##### ENTRIES SUPPLIED #####

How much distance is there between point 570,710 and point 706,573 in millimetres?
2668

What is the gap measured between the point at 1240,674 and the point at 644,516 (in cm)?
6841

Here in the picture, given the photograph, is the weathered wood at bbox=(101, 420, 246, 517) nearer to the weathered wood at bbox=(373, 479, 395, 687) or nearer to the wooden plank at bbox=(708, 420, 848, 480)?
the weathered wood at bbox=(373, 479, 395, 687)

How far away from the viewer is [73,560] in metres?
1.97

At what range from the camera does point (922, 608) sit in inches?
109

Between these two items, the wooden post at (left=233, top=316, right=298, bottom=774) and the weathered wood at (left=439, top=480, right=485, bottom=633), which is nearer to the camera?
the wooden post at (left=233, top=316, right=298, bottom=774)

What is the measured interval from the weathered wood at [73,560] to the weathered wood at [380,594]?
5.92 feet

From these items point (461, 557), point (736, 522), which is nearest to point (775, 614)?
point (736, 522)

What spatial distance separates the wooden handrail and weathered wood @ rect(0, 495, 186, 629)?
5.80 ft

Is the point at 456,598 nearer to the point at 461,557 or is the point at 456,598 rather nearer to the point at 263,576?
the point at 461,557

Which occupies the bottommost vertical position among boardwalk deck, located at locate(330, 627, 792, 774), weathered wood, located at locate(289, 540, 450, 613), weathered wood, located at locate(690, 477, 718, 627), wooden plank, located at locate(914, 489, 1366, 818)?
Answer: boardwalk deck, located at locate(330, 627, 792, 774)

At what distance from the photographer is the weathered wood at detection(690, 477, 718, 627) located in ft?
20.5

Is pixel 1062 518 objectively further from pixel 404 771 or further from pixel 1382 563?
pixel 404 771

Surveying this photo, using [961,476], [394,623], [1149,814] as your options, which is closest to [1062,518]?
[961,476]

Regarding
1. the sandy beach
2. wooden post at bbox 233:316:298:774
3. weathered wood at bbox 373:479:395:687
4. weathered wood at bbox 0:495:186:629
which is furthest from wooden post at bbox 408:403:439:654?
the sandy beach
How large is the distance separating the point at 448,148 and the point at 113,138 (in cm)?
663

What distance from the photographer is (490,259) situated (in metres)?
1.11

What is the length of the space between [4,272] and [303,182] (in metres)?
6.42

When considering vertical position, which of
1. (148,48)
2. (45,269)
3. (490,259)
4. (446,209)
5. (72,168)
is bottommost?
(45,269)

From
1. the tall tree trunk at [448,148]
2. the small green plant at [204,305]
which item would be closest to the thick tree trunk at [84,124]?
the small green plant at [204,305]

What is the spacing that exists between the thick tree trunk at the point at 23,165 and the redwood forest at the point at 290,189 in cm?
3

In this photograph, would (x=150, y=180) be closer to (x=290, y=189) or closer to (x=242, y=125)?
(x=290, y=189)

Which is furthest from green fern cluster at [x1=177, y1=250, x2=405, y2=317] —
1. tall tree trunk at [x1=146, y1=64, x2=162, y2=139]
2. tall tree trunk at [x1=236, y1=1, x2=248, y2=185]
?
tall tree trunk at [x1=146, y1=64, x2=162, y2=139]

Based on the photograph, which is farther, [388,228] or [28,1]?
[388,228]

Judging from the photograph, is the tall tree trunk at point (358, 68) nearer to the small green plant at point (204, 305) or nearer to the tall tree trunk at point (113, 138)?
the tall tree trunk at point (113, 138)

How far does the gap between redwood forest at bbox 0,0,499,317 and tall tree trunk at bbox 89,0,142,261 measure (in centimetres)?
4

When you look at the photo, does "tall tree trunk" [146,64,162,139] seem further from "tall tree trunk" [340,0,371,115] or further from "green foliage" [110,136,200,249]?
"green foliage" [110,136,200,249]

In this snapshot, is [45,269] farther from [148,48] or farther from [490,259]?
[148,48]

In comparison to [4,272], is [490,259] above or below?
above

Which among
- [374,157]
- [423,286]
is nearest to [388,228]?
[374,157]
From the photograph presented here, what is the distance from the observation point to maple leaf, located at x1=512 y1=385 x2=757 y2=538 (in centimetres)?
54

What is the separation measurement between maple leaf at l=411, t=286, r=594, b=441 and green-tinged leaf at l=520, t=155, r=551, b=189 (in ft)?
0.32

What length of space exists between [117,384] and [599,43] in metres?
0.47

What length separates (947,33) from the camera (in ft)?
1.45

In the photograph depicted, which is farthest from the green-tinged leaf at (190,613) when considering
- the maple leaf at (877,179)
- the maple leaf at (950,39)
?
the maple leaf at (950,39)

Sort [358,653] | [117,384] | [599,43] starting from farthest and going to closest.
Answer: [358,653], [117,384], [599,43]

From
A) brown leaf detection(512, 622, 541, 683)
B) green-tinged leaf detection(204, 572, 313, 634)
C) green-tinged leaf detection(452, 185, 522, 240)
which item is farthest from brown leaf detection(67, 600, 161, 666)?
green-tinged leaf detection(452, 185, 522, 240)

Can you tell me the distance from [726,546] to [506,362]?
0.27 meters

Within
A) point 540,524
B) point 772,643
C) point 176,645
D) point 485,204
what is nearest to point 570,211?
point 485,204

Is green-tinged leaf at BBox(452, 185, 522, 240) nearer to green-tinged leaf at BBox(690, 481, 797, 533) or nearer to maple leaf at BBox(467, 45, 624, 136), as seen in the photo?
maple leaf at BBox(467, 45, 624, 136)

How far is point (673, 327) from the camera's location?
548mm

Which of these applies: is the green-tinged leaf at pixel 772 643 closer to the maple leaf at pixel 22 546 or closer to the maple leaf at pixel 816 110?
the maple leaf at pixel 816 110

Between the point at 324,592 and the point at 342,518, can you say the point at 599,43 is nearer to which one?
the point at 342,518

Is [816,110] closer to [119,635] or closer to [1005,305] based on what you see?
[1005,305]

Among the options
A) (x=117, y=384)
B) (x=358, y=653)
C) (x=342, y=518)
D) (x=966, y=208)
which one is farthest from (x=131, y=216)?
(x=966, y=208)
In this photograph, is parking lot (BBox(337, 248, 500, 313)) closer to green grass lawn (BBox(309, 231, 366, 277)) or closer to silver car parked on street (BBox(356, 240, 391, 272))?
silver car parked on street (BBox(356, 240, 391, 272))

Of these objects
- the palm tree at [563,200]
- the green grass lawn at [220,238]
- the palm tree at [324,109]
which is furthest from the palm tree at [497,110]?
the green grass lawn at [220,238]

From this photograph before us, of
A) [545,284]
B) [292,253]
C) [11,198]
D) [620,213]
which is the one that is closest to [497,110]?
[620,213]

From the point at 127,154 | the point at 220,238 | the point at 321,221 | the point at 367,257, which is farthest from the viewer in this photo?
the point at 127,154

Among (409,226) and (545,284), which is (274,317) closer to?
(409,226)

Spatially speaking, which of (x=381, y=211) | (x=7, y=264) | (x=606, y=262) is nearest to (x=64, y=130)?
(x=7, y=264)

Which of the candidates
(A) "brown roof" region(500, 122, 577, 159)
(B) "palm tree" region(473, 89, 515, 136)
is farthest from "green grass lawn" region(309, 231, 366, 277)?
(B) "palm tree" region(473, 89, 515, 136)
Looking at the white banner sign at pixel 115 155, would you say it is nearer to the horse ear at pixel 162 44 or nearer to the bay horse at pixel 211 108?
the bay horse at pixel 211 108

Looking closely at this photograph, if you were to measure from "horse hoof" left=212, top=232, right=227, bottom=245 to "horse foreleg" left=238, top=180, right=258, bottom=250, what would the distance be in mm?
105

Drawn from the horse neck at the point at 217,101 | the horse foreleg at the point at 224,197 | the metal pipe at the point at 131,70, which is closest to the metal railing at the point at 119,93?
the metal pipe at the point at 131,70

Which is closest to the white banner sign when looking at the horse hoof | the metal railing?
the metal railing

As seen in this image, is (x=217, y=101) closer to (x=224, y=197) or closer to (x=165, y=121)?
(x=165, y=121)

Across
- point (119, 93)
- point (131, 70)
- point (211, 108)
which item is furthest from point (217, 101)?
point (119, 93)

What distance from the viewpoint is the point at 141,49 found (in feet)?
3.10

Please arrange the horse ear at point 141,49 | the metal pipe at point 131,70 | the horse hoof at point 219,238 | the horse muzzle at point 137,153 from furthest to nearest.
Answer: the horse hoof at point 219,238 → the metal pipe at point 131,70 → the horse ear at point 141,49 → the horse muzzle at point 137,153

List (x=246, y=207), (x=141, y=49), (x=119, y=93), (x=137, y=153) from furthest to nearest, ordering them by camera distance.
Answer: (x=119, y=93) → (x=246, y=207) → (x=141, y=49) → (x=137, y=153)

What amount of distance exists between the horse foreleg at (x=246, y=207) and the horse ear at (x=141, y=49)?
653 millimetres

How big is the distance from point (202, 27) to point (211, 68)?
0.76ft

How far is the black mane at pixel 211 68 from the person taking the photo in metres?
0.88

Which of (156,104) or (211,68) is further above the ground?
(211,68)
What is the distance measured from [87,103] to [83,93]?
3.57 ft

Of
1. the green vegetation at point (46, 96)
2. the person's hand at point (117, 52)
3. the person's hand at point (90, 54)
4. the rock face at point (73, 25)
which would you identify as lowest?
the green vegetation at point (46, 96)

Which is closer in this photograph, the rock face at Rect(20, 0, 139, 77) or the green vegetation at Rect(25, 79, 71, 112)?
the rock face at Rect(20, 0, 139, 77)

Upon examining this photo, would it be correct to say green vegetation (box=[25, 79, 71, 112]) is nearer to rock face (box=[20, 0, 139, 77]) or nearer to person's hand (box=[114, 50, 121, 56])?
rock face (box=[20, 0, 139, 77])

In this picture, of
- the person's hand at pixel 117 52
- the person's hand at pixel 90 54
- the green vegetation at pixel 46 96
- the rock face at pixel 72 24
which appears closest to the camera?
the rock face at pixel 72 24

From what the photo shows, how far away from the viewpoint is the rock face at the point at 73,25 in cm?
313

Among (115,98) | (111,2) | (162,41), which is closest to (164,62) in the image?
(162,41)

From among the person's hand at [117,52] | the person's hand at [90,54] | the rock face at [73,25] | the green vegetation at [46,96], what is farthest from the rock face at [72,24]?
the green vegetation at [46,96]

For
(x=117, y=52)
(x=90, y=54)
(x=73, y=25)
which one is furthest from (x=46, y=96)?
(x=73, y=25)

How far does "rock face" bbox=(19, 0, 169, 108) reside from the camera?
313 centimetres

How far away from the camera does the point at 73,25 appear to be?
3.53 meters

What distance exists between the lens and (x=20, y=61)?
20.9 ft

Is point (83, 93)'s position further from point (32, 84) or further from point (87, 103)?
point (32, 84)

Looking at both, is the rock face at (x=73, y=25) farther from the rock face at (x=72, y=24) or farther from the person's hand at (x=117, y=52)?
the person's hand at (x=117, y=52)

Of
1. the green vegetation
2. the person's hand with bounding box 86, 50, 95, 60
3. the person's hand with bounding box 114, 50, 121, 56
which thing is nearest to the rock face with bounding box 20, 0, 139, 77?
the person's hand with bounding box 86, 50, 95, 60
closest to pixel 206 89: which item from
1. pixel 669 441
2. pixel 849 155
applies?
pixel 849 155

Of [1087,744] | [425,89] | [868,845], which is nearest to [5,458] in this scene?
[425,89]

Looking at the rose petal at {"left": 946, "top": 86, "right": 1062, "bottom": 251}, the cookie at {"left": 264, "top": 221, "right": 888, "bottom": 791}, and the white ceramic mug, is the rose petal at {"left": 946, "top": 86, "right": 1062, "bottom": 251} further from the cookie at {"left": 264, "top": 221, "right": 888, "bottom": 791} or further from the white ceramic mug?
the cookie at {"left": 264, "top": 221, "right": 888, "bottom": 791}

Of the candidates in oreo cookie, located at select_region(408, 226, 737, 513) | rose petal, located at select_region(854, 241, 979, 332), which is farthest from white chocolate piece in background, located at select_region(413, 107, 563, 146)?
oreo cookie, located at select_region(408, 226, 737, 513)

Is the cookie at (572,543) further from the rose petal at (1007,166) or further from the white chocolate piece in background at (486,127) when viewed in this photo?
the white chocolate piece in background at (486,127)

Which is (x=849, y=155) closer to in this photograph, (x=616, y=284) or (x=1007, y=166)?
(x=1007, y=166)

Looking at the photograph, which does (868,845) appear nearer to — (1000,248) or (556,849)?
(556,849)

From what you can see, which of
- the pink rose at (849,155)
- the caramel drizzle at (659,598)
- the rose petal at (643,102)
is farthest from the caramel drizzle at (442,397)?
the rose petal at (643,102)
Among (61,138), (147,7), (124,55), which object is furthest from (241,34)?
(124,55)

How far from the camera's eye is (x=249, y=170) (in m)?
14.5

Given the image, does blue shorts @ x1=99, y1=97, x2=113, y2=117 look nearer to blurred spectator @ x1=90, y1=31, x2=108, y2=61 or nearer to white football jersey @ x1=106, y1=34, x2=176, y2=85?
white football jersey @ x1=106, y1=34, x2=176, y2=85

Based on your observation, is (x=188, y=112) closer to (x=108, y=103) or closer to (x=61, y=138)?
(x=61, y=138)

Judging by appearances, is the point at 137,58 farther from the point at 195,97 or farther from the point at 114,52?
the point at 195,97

#####

## DIRECTIVE
Edit the items from the line with "From what the" up to and including the line with "313 centimetres" by changing "rock face" to "cliff face" and leaving everything else intact. Give back only those lines.

## EXPECTED ANSWER
From what the photo shows, how far away from the viewpoint is the cliff face at the point at 73,25 in cm?
313

Among (115,98) | (111,2) | (162,41), which is closest to (164,62) in the image?
(162,41)

From among the person's hand at [117,52] | the person's hand at [90,54] | the cliff face at [73,25] | the green vegetation at [46,96], what is farthest from the cliff face at [72,24]?
the green vegetation at [46,96]

For
(x=117, y=52)
(x=90, y=54)
(x=73, y=25)
which one is furthest from (x=46, y=96)?
(x=73, y=25)

How far does "cliff face" bbox=(19, 0, 169, 108) reside from the camera?
313 centimetres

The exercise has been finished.